Oil rises on anticipation Fed may signal stimulus
NEW YORK |
NEW YORK (Reuters) – Oil rose on Tuesday on speculation the U.S. Federal Reserve could embark on fresh stimulus measures for the economy, and on continued violence in Libya and planned disruptions to Nigeria’s oil exports.
U.S. crude for October delivery rose by 91 cents to $85.33 a barrel and European benchmark Brent traded up 80 cents at $109.20 by 1:52 p.m. in New York.
Rising U.S. equities markets helped lift crude prices. The SP 500 index gained 2.4 percent ahead of a widely anticipated speech by Fed Chairman Ben Bernanke at a central bankers’ meeting Friday in Jackson Hole, Wyoming.
Some investors expect Bernanke to signal more Fed quantitative easing measures ahead to stimulate a sluggish U.S. economy.
“This is a rally driven on hopes of Bernanke saying something about more stimulus,” said Bill O’Grady of Confluence Investment Management in St. Louis.
“In Libya, rebels are in an urban warfare situation and Gaddafi hasn’t fallen, increasing the risk of oil disruptions and a lengthy period before production can resume.”
In top African oil producer Nigeria, Royal Dutch Shell declared a force majeure on Tuesday for exports of Bonny Light crude through October, following a hacksaw attack on a pipeline.
Trade sources said the entire Bonny Light program of around 200,000 barrels per day in exports has been withdrawn.
Crude rose starting early on Tuesday, following manufacturing data from China and Germany that was less gloomy than some economists had expected.
The data helped to boost the euro against the U.S. dollar, which slid 0.2 percent against a basket of foreign currencies. A weaker dollar can boost oil prices by making crude cheaper for foreign currency holders.

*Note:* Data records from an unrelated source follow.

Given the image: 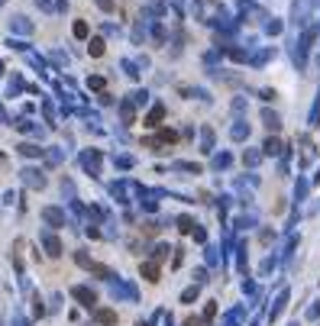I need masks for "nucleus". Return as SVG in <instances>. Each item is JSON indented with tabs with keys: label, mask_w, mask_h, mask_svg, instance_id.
Wrapping results in <instances>:
<instances>
[{
	"label": "nucleus",
	"mask_w": 320,
	"mask_h": 326,
	"mask_svg": "<svg viewBox=\"0 0 320 326\" xmlns=\"http://www.w3.org/2000/svg\"><path fill=\"white\" fill-rule=\"evenodd\" d=\"M142 275H146V281H159V265L146 262V265H142Z\"/></svg>",
	"instance_id": "1"
},
{
	"label": "nucleus",
	"mask_w": 320,
	"mask_h": 326,
	"mask_svg": "<svg viewBox=\"0 0 320 326\" xmlns=\"http://www.w3.org/2000/svg\"><path fill=\"white\" fill-rule=\"evenodd\" d=\"M97 320H100V323H113V320H117V314H113V310H100Z\"/></svg>",
	"instance_id": "2"
},
{
	"label": "nucleus",
	"mask_w": 320,
	"mask_h": 326,
	"mask_svg": "<svg viewBox=\"0 0 320 326\" xmlns=\"http://www.w3.org/2000/svg\"><path fill=\"white\" fill-rule=\"evenodd\" d=\"M91 55H104V42H100V39L91 42Z\"/></svg>",
	"instance_id": "3"
},
{
	"label": "nucleus",
	"mask_w": 320,
	"mask_h": 326,
	"mask_svg": "<svg viewBox=\"0 0 320 326\" xmlns=\"http://www.w3.org/2000/svg\"><path fill=\"white\" fill-rule=\"evenodd\" d=\"M159 120H162V110H159V107H155V110L149 113V126H155V123H159Z\"/></svg>",
	"instance_id": "4"
},
{
	"label": "nucleus",
	"mask_w": 320,
	"mask_h": 326,
	"mask_svg": "<svg viewBox=\"0 0 320 326\" xmlns=\"http://www.w3.org/2000/svg\"><path fill=\"white\" fill-rule=\"evenodd\" d=\"M74 36H87V26L84 23H74Z\"/></svg>",
	"instance_id": "5"
}]
</instances>
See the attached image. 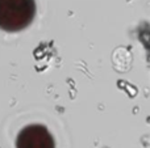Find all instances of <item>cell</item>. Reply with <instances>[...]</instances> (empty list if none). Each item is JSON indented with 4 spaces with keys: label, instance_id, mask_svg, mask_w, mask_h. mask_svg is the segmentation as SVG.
<instances>
[{
    "label": "cell",
    "instance_id": "6da1fadb",
    "mask_svg": "<svg viewBox=\"0 0 150 148\" xmlns=\"http://www.w3.org/2000/svg\"><path fill=\"white\" fill-rule=\"evenodd\" d=\"M36 15L34 0H0V29L18 31L30 25Z\"/></svg>",
    "mask_w": 150,
    "mask_h": 148
},
{
    "label": "cell",
    "instance_id": "7a4b0ae2",
    "mask_svg": "<svg viewBox=\"0 0 150 148\" xmlns=\"http://www.w3.org/2000/svg\"><path fill=\"white\" fill-rule=\"evenodd\" d=\"M17 148H55L54 139L45 126L29 125L20 131L16 140Z\"/></svg>",
    "mask_w": 150,
    "mask_h": 148
}]
</instances>
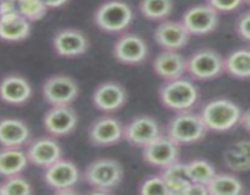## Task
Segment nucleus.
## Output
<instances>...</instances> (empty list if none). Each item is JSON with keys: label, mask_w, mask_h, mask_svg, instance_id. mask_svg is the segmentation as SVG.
Segmentation results:
<instances>
[{"label": "nucleus", "mask_w": 250, "mask_h": 195, "mask_svg": "<svg viewBox=\"0 0 250 195\" xmlns=\"http://www.w3.org/2000/svg\"><path fill=\"white\" fill-rule=\"evenodd\" d=\"M125 171L115 158H98L87 166L83 173L85 182L92 187V194H110L124 180Z\"/></svg>", "instance_id": "1"}, {"label": "nucleus", "mask_w": 250, "mask_h": 195, "mask_svg": "<svg viewBox=\"0 0 250 195\" xmlns=\"http://www.w3.org/2000/svg\"><path fill=\"white\" fill-rule=\"evenodd\" d=\"M198 85L185 76L172 80H165L159 89L160 102L168 110L182 112L192 110L199 101Z\"/></svg>", "instance_id": "2"}, {"label": "nucleus", "mask_w": 250, "mask_h": 195, "mask_svg": "<svg viewBox=\"0 0 250 195\" xmlns=\"http://www.w3.org/2000/svg\"><path fill=\"white\" fill-rule=\"evenodd\" d=\"M242 109L227 98H216L203 105L199 115L208 131L229 132L238 124Z\"/></svg>", "instance_id": "3"}, {"label": "nucleus", "mask_w": 250, "mask_h": 195, "mask_svg": "<svg viewBox=\"0 0 250 195\" xmlns=\"http://www.w3.org/2000/svg\"><path fill=\"white\" fill-rule=\"evenodd\" d=\"M202 117L192 110L176 112L166 126V136L180 146L202 141L208 133Z\"/></svg>", "instance_id": "4"}, {"label": "nucleus", "mask_w": 250, "mask_h": 195, "mask_svg": "<svg viewBox=\"0 0 250 195\" xmlns=\"http://www.w3.org/2000/svg\"><path fill=\"white\" fill-rule=\"evenodd\" d=\"M134 19L131 5L122 0H107L97 9L94 22L106 33H122L132 24Z\"/></svg>", "instance_id": "5"}, {"label": "nucleus", "mask_w": 250, "mask_h": 195, "mask_svg": "<svg viewBox=\"0 0 250 195\" xmlns=\"http://www.w3.org/2000/svg\"><path fill=\"white\" fill-rule=\"evenodd\" d=\"M80 170L77 165L70 160L61 157L56 162L44 168V182L55 194H75L76 184L80 180Z\"/></svg>", "instance_id": "6"}, {"label": "nucleus", "mask_w": 250, "mask_h": 195, "mask_svg": "<svg viewBox=\"0 0 250 195\" xmlns=\"http://www.w3.org/2000/svg\"><path fill=\"white\" fill-rule=\"evenodd\" d=\"M194 80H212L224 72V58L211 48H202L187 58V72Z\"/></svg>", "instance_id": "7"}, {"label": "nucleus", "mask_w": 250, "mask_h": 195, "mask_svg": "<svg viewBox=\"0 0 250 195\" xmlns=\"http://www.w3.org/2000/svg\"><path fill=\"white\" fill-rule=\"evenodd\" d=\"M44 100L51 106L71 105L80 94V87L75 78L66 75H54L46 78L42 87Z\"/></svg>", "instance_id": "8"}, {"label": "nucleus", "mask_w": 250, "mask_h": 195, "mask_svg": "<svg viewBox=\"0 0 250 195\" xmlns=\"http://www.w3.org/2000/svg\"><path fill=\"white\" fill-rule=\"evenodd\" d=\"M163 133L158 119L149 115H138L124 124V139L136 148H144Z\"/></svg>", "instance_id": "9"}, {"label": "nucleus", "mask_w": 250, "mask_h": 195, "mask_svg": "<svg viewBox=\"0 0 250 195\" xmlns=\"http://www.w3.org/2000/svg\"><path fill=\"white\" fill-rule=\"evenodd\" d=\"M219 12L208 4L188 7L183 14L181 23L190 36H207L217 28L220 22Z\"/></svg>", "instance_id": "10"}, {"label": "nucleus", "mask_w": 250, "mask_h": 195, "mask_svg": "<svg viewBox=\"0 0 250 195\" xmlns=\"http://www.w3.org/2000/svg\"><path fill=\"white\" fill-rule=\"evenodd\" d=\"M143 149V160L153 167L163 170L180 160L181 146L168 136L161 133Z\"/></svg>", "instance_id": "11"}, {"label": "nucleus", "mask_w": 250, "mask_h": 195, "mask_svg": "<svg viewBox=\"0 0 250 195\" xmlns=\"http://www.w3.org/2000/svg\"><path fill=\"white\" fill-rule=\"evenodd\" d=\"M88 138L94 146L107 148L124 139V123L111 115H104L92 122Z\"/></svg>", "instance_id": "12"}, {"label": "nucleus", "mask_w": 250, "mask_h": 195, "mask_svg": "<svg viewBox=\"0 0 250 195\" xmlns=\"http://www.w3.org/2000/svg\"><path fill=\"white\" fill-rule=\"evenodd\" d=\"M78 115L71 105H55L45 112L43 126L49 136L61 138L73 133L77 128Z\"/></svg>", "instance_id": "13"}, {"label": "nucleus", "mask_w": 250, "mask_h": 195, "mask_svg": "<svg viewBox=\"0 0 250 195\" xmlns=\"http://www.w3.org/2000/svg\"><path fill=\"white\" fill-rule=\"evenodd\" d=\"M112 54L120 63L134 66L146 60L149 46L138 34L125 33L114 44Z\"/></svg>", "instance_id": "14"}, {"label": "nucleus", "mask_w": 250, "mask_h": 195, "mask_svg": "<svg viewBox=\"0 0 250 195\" xmlns=\"http://www.w3.org/2000/svg\"><path fill=\"white\" fill-rule=\"evenodd\" d=\"M26 155L29 163L44 170L62 157V148L55 136H38L27 143Z\"/></svg>", "instance_id": "15"}, {"label": "nucleus", "mask_w": 250, "mask_h": 195, "mask_svg": "<svg viewBox=\"0 0 250 195\" xmlns=\"http://www.w3.org/2000/svg\"><path fill=\"white\" fill-rule=\"evenodd\" d=\"M53 48L61 58H78L88 51L89 39L81 29L68 27L56 32L53 38Z\"/></svg>", "instance_id": "16"}, {"label": "nucleus", "mask_w": 250, "mask_h": 195, "mask_svg": "<svg viewBox=\"0 0 250 195\" xmlns=\"http://www.w3.org/2000/svg\"><path fill=\"white\" fill-rule=\"evenodd\" d=\"M92 101L99 111L106 112V114L116 112L126 105V88L114 80L103 82L97 85L93 92Z\"/></svg>", "instance_id": "17"}, {"label": "nucleus", "mask_w": 250, "mask_h": 195, "mask_svg": "<svg viewBox=\"0 0 250 195\" xmlns=\"http://www.w3.org/2000/svg\"><path fill=\"white\" fill-rule=\"evenodd\" d=\"M154 38L163 50L180 51L188 44L190 34L181 21L164 20L155 28Z\"/></svg>", "instance_id": "18"}, {"label": "nucleus", "mask_w": 250, "mask_h": 195, "mask_svg": "<svg viewBox=\"0 0 250 195\" xmlns=\"http://www.w3.org/2000/svg\"><path fill=\"white\" fill-rule=\"evenodd\" d=\"M33 94L31 83L26 77L16 73L6 75L0 79V100L7 105H23Z\"/></svg>", "instance_id": "19"}, {"label": "nucleus", "mask_w": 250, "mask_h": 195, "mask_svg": "<svg viewBox=\"0 0 250 195\" xmlns=\"http://www.w3.org/2000/svg\"><path fill=\"white\" fill-rule=\"evenodd\" d=\"M153 70L164 80L183 77L187 72V58L175 50H163L153 61Z\"/></svg>", "instance_id": "20"}, {"label": "nucleus", "mask_w": 250, "mask_h": 195, "mask_svg": "<svg viewBox=\"0 0 250 195\" xmlns=\"http://www.w3.org/2000/svg\"><path fill=\"white\" fill-rule=\"evenodd\" d=\"M31 140L28 124L17 117L0 118V145L4 148H23Z\"/></svg>", "instance_id": "21"}, {"label": "nucleus", "mask_w": 250, "mask_h": 195, "mask_svg": "<svg viewBox=\"0 0 250 195\" xmlns=\"http://www.w3.org/2000/svg\"><path fill=\"white\" fill-rule=\"evenodd\" d=\"M31 34V22L19 14L0 16V39L10 43L26 40Z\"/></svg>", "instance_id": "22"}, {"label": "nucleus", "mask_w": 250, "mask_h": 195, "mask_svg": "<svg viewBox=\"0 0 250 195\" xmlns=\"http://www.w3.org/2000/svg\"><path fill=\"white\" fill-rule=\"evenodd\" d=\"M209 195H243L246 185L233 173L216 172L207 184Z\"/></svg>", "instance_id": "23"}, {"label": "nucleus", "mask_w": 250, "mask_h": 195, "mask_svg": "<svg viewBox=\"0 0 250 195\" xmlns=\"http://www.w3.org/2000/svg\"><path fill=\"white\" fill-rule=\"evenodd\" d=\"M224 72L234 79L248 80L250 77V50L239 48L224 58Z\"/></svg>", "instance_id": "24"}, {"label": "nucleus", "mask_w": 250, "mask_h": 195, "mask_svg": "<svg viewBox=\"0 0 250 195\" xmlns=\"http://www.w3.org/2000/svg\"><path fill=\"white\" fill-rule=\"evenodd\" d=\"M160 175L165 180L171 195H182L186 188L192 183L188 173L187 162H181L180 160L163 168Z\"/></svg>", "instance_id": "25"}, {"label": "nucleus", "mask_w": 250, "mask_h": 195, "mask_svg": "<svg viewBox=\"0 0 250 195\" xmlns=\"http://www.w3.org/2000/svg\"><path fill=\"white\" fill-rule=\"evenodd\" d=\"M26 151L22 148L0 149V177L6 178L10 176L22 173L28 166Z\"/></svg>", "instance_id": "26"}, {"label": "nucleus", "mask_w": 250, "mask_h": 195, "mask_svg": "<svg viewBox=\"0 0 250 195\" xmlns=\"http://www.w3.org/2000/svg\"><path fill=\"white\" fill-rule=\"evenodd\" d=\"M139 11L150 21H164L173 11V0H141Z\"/></svg>", "instance_id": "27"}, {"label": "nucleus", "mask_w": 250, "mask_h": 195, "mask_svg": "<svg viewBox=\"0 0 250 195\" xmlns=\"http://www.w3.org/2000/svg\"><path fill=\"white\" fill-rule=\"evenodd\" d=\"M188 173L192 182L208 184L209 180L214 177L216 173V168L211 162L204 160V158H195V160L187 162Z\"/></svg>", "instance_id": "28"}, {"label": "nucleus", "mask_w": 250, "mask_h": 195, "mask_svg": "<svg viewBox=\"0 0 250 195\" xmlns=\"http://www.w3.org/2000/svg\"><path fill=\"white\" fill-rule=\"evenodd\" d=\"M222 162L227 170L234 173H246L250 170V157L247 154H243L233 145L225 150L222 155Z\"/></svg>", "instance_id": "29"}, {"label": "nucleus", "mask_w": 250, "mask_h": 195, "mask_svg": "<svg viewBox=\"0 0 250 195\" xmlns=\"http://www.w3.org/2000/svg\"><path fill=\"white\" fill-rule=\"evenodd\" d=\"M1 184V195H31L33 193L32 184L22 177L21 173L4 178Z\"/></svg>", "instance_id": "30"}, {"label": "nucleus", "mask_w": 250, "mask_h": 195, "mask_svg": "<svg viewBox=\"0 0 250 195\" xmlns=\"http://www.w3.org/2000/svg\"><path fill=\"white\" fill-rule=\"evenodd\" d=\"M19 15L29 22L41 21L48 14V7L41 0H17Z\"/></svg>", "instance_id": "31"}, {"label": "nucleus", "mask_w": 250, "mask_h": 195, "mask_svg": "<svg viewBox=\"0 0 250 195\" xmlns=\"http://www.w3.org/2000/svg\"><path fill=\"white\" fill-rule=\"evenodd\" d=\"M138 193L142 195H171L161 175H154L143 179L138 187Z\"/></svg>", "instance_id": "32"}, {"label": "nucleus", "mask_w": 250, "mask_h": 195, "mask_svg": "<svg viewBox=\"0 0 250 195\" xmlns=\"http://www.w3.org/2000/svg\"><path fill=\"white\" fill-rule=\"evenodd\" d=\"M207 4L219 14L233 12L246 5L244 0H207Z\"/></svg>", "instance_id": "33"}, {"label": "nucleus", "mask_w": 250, "mask_h": 195, "mask_svg": "<svg viewBox=\"0 0 250 195\" xmlns=\"http://www.w3.org/2000/svg\"><path fill=\"white\" fill-rule=\"evenodd\" d=\"M249 22H250V12L244 11L241 16L238 17L236 22V32L237 36L246 43L250 40V31H249Z\"/></svg>", "instance_id": "34"}, {"label": "nucleus", "mask_w": 250, "mask_h": 195, "mask_svg": "<svg viewBox=\"0 0 250 195\" xmlns=\"http://www.w3.org/2000/svg\"><path fill=\"white\" fill-rule=\"evenodd\" d=\"M182 195H209V193H208L207 184L192 182L187 188H186L185 192L182 193Z\"/></svg>", "instance_id": "35"}, {"label": "nucleus", "mask_w": 250, "mask_h": 195, "mask_svg": "<svg viewBox=\"0 0 250 195\" xmlns=\"http://www.w3.org/2000/svg\"><path fill=\"white\" fill-rule=\"evenodd\" d=\"M19 14L17 0H0V16Z\"/></svg>", "instance_id": "36"}, {"label": "nucleus", "mask_w": 250, "mask_h": 195, "mask_svg": "<svg viewBox=\"0 0 250 195\" xmlns=\"http://www.w3.org/2000/svg\"><path fill=\"white\" fill-rule=\"evenodd\" d=\"M48 9H59L68 2V0H41Z\"/></svg>", "instance_id": "37"}, {"label": "nucleus", "mask_w": 250, "mask_h": 195, "mask_svg": "<svg viewBox=\"0 0 250 195\" xmlns=\"http://www.w3.org/2000/svg\"><path fill=\"white\" fill-rule=\"evenodd\" d=\"M250 115H249V110H242L241 114V118H239L238 124L241 127H243L247 132L249 131V126H250Z\"/></svg>", "instance_id": "38"}, {"label": "nucleus", "mask_w": 250, "mask_h": 195, "mask_svg": "<svg viewBox=\"0 0 250 195\" xmlns=\"http://www.w3.org/2000/svg\"><path fill=\"white\" fill-rule=\"evenodd\" d=\"M233 146L236 149H238L239 151H242L243 154H247V155H249L250 143H249L248 139H242V140H238L237 143L233 144Z\"/></svg>", "instance_id": "39"}, {"label": "nucleus", "mask_w": 250, "mask_h": 195, "mask_svg": "<svg viewBox=\"0 0 250 195\" xmlns=\"http://www.w3.org/2000/svg\"><path fill=\"white\" fill-rule=\"evenodd\" d=\"M0 195H1V184H0Z\"/></svg>", "instance_id": "40"}]
</instances>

Weaker U.S. home sales data in July did nothing to curb a stock market rally, as some investors read the data as justification for more Fed stimulus.
Rebels gained control over large portions of Libyan capital Tripoli, but some forces remaining loyal to the Muammar Gaddafi regime fought back in street battles.
Rebels said they had gained control of a key Libyan oil export terminal, Ras Lanuf, and found it in tact with no damages. But analysts have said they do not expect Libyan crude exports to rebound any time soon following months of disruptions and civil war.
“Oil wells are not like faucets you can just turn back on. Libyan exports will take a long time to recover,” said O’Grady.
Brent’s premium to U.S. crude fell below $23 a barrel earlier on Tuesday, before expanding again to around $23.70 a barrel.
The spread has narrowed after reaching a record high $26.69 on Friday.